▸ **GOAL A**:
Please translate this sentence from the code below into Spanish: "In this front-end version, status doesn't have to be GFC_INTEGER_4."

▸ **TEXT**:

==*==

Ejemplo n.º 1
0
/* User-deallocate; we emit the code directly from the front-end, and the
   logic is the same as the previous library function:

    void
    deallocate (void *pointer, GFC_INTEGER_4 * stat)
    {
      if (!pointer)
	{
	  if (stat)
	    *stat = 1;
	  else
	    runtime_error ("Attempt to DEALLOCATE unallocated memory.");
	}
      else
	{
	  free (pointer);
	  if (stat)
	    *stat = 0;
	}
    }

   In this front-end version, status doesn't have to be GFC_INTEGER_4.
   Moreover, if CAN_FAIL is true, then we will not emit a runtime error,
   even when no status variable is passed to us (this is used for
   unconditional deallocation generated by the front-end at end of
   each procedure).
   
   If a runtime-message is possible, `expr' must point to the original
   expression being deallocated for its locus and variable name.

   For coarrays, "pointer" must be the array descriptor and not its
   "data" component.  */
tree
gfc_deallocate_with_status (tree pointer, tree status, tree errmsg,
			    tree errlen, tree label_finish,
			    bool can_fail, gfc_expr* expr, bool coarray)
{
  stmtblock_t null, non_null;
  tree cond, tmp, error;
  tree status_type = NULL_TREE;
  tree caf_decl = NULL_TREE;

  if (coarray)
    {
      gcc_assert (GFC_DESCRIPTOR_TYPE_P (TREE_TYPE (pointer)));
      caf_decl = pointer;
      pointer = gfc_conv_descriptor_data_get (caf_decl);
      STRIP_NOPS (pointer);
    }

  cond = fold_build2_loc (input_location, EQ_EXPR, boolean_type_node, pointer,
			  build_int_cst (TREE_TYPE (pointer), 0));

  /* When POINTER is NULL, we set STATUS to 1 if it's present, otherwise
     we emit a runtime error.  */
  gfc_start_block (&null);
  if (!can_fail)

==*==

▸ **DATA**:
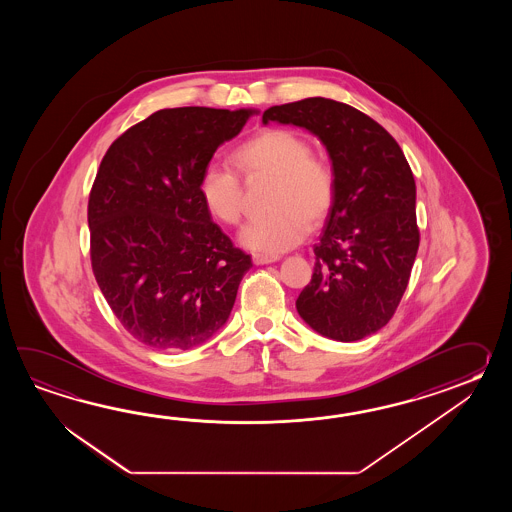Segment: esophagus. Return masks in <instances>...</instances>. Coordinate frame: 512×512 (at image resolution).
Wrapping results in <instances>:
<instances>
[{"label": "esophagus", "instance_id": "34e87169", "mask_svg": "<svg viewBox=\"0 0 512 512\" xmlns=\"http://www.w3.org/2000/svg\"><path fill=\"white\" fill-rule=\"evenodd\" d=\"M252 261H254L256 265H265V263L278 261V256H271V254H260V252H256V254H252Z\"/></svg>", "mask_w": 512, "mask_h": 512}]
</instances>
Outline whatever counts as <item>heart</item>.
Here are the masks:
<instances>
[{
  "instance_id": "obj_1",
  "label": "heart",
  "mask_w": 512,
  "mask_h": 512,
  "mask_svg": "<svg viewBox=\"0 0 512 512\" xmlns=\"http://www.w3.org/2000/svg\"><path fill=\"white\" fill-rule=\"evenodd\" d=\"M232 161L247 177L274 179V210L240 232L243 247L280 254L302 243L311 225H320L337 201V174L331 163L313 153L311 142L289 128H269L240 144ZM197 192L212 218L236 225L241 218V183L225 164L210 163L197 181Z\"/></svg>"
}]
</instances>
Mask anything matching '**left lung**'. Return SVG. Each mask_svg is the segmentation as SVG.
<instances>
[{"instance_id": "1", "label": "left lung", "mask_w": 512, "mask_h": 512, "mask_svg": "<svg viewBox=\"0 0 512 512\" xmlns=\"http://www.w3.org/2000/svg\"><path fill=\"white\" fill-rule=\"evenodd\" d=\"M261 120L311 131L337 174V201L298 315L322 337H370L390 322L419 249L414 174L401 146L379 122L331 98L272 106Z\"/></svg>"}]
</instances>
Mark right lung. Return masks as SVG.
<instances>
[{
	"instance_id": "right-lung-1",
	"label": "right lung",
	"mask_w": 512,
	"mask_h": 512,
	"mask_svg": "<svg viewBox=\"0 0 512 512\" xmlns=\"http://www.w3.org/2000/svg\"><path fill=\"white\" fill-rule=\"evenodd\" d=\"M254 109H161L109 146L87 203L91 267L142 344L185 351L229 320L252 267L212 221L197 181Z\"/></svg>"
}]
</instances>
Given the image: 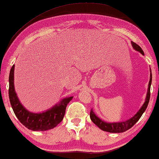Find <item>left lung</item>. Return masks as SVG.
Returning a JSON list of instances; mask_svg holds the SVG:
<instances>
[{
  "mask_svg": "<svg viewBox=\"0 0 159 159\" xmlns=\"http://www.w3.org/2000/svg\"><path fill=\"white\" fill-rule=\"evenodd\" d=\"M132 45L133 47V48L137 51H139L141 54L144 55V52L142 50V48L139 46L138 44H136L135 43L132 42ZM151 82H152V74L151 70V76H150V81L148 83V92L146 98H145V103H143L142 107L140 108V110L137 112V114L134 115V116H132L131 119H128L127 121H121V122H114V123H108L98 118L96 115L95 114V113L93 112V109H91L90 113V116L91 120L95 125H97L100 129L103 130V131L111 132V133H120V132H124L127 131L129 129H130L132 127L135 125V123L138 121L140 118L142 116L143 113L147 108V106L148 105L150 96H151Z\"/></svg>",
  "mask_w": 159,
  "mask_h": 159,
  "instance_id": "8db88e82",
  "label": "left lung"
}]
</instances>
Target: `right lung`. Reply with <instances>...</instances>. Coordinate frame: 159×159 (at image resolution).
<instances>
[{
  "mask_svg": "<svg viewBox=\"0 0 159 159\" xmlns=\"http://www.w3.org/2000/svg\"><path fill=\"white\" fill-rule=\"evenodd\" d=\"M14 72V65H13L9 74L8 95L11 105L17 119L27 129L32 131H46L56 127L64 119L67 104L73 97H67L62 99L58 104L45 112H30L21 105L15 92Z\"/></svg>",
  "mask_w": 159,
  "mask_h": 159,
  "instance_id": "right-lung-1",
  "label": "right lung"
}]
</instances>
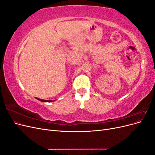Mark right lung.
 <instances>
[{
  "label": "right lung",
  "mask_w": 155,
  "mask_h": 155,
  "mask_svg": "<svg viewBox=\"0 0 155 155\" xmlns=\"http://www.w3.org/2000/svg\"><path fill=\"white\" fill-rule=\"evenodd\" d=\"M36 99H37L38 100H39V101H42V102H51V101H51V100H42V99H39V98H37V97H36Z\"/></svg>",
  "instance_id": "obj_1"
}]
</instances>
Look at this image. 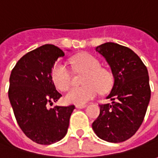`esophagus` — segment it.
<instances>
[{
	"instance_id": "34e87169",
	"label": "esophagus",
	"mask_w": 158,
	"mask_h": 158,
	"mask_svg": "<svg viewBox=\"0 0 158 158\" xmlns=\"http://www.w3.org/2000/svg\"><path fill=\"white\" fill-rule=\"evenodd\" d=\"M75 106H76L77 108H84V107L86 106V105H85V104H82V105H76Z\"/></svg>"
}]
</instances>
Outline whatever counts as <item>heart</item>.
Masks as SVG:
<instances>
[{
	"mask_svg": "<svg viewBox=\"0 0 158 158\" xmlns=\"http://www.w3.org/2000/svg\"><path fill=\"white\" fill-rule=\"evenodd\" d=\"M71 63L76 72L85 73L83 87H74L65 94V101L71 104L82 105L101 93L111 89L114 78L106 69L101 66V62L93 55L82 53L74 57ZM52 79L55 86L60 91H66L72 85V73L62 63H57L52 70Z\"/></svg>",
	"mask_w": 158,
	"mask_h": 158,
	"instance_id": "heart-1",
	"label": "heart"
}]
</instances>
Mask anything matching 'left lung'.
Wrapping results in <instances>:
<instances>
[{"instance_id":"obj_1","label":"left lung","mask_w":158,"mask_h":158,"mask_svg":"<svg viewBox=\"0 0 158 158\" xmlns=\"http://www.w3.org/2000/svg\"><path fill=\"white\" fill-rule=\"evenodd\" d=\"M95 51L106 59L114 81L106 96L112 102L100 105V114L92 127L102 140L122 143L134 135L143 122L150 100L148 70L128 47L108 42Z\"/></svg>"}]
</instances>
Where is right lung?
Segmentation results:
<instances>
[{"label": "right lung", "mask_w": 158, "mask_h": 158, "mask_svg": "<svg viewBox=\"0 0 158 158\" xmlns=\"http://www.w3.org/2000/svg\"><path fill=\"white\" fill-rule=\"evenodd\" d=\"M64 52L53 44H44L25 54L9 77L8 99L23 132L36 143H57L67 133L75 108L47 105L61 97L52 79V70Z\"/></svg>", "instance_id": "1"}]
</instances>
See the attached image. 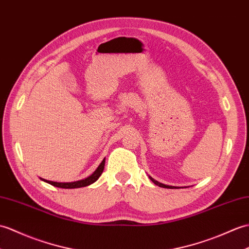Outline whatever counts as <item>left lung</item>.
<instances>
[{"label": "left lung", "instance_id": "left-lung-1", "mask_svg": "<svg viewBox=\"0 0 249 249\" xmlns=\"http://www.w3.org/2000/svg\"><path fill=\"white\" fill-rule=\"evenodd\" d=\"M149 177V179H151V180L155 183V184H157V186H159V187H161V188H166V189H179L180 187H174V186H167V184H164V183H161V182H159V181H157V180H155V179L153 178V177H151V176H148Z\"/></svg>", "mask_w": 249, "mask_h": 249}]
</instances>
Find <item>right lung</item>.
<instances>
[{
    "mask_svg": "<svg viewBox=\"0 0 249 249\" xmlns=\"http://www.w3.org/2000/svg\"><path fill=\"white\" fill-rule=\"evenodd\" d=\"M104 166H105V158L103 159V161L101 162V164L97 166V169L92 173V174L87 177L85 179H82V180H77V181H72V182H57V181H51V180H46V179L40 178L41 180H43L44 182H48L52 186L57 187V188H62V189H76V188H83V187H87L90 186L93 182H95L100 176L102 175V173L104 171Z\"/></svg>",
    "mask_w": 249,
    "mask_h": 249,
    "instance_id": "right-lung-1",
    "label": "right lung"
}]
</instances>
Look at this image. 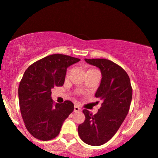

==*==

▸ **GOAL B**:
How many lines of the records above contain the string "anything"? Case counts, and the reply should be only the number.

▸ **ANSWER A**:
En esta versión del front-end, status no tiene que ser GFC_INTEGER_4.

▸ **ANSWER B**:
2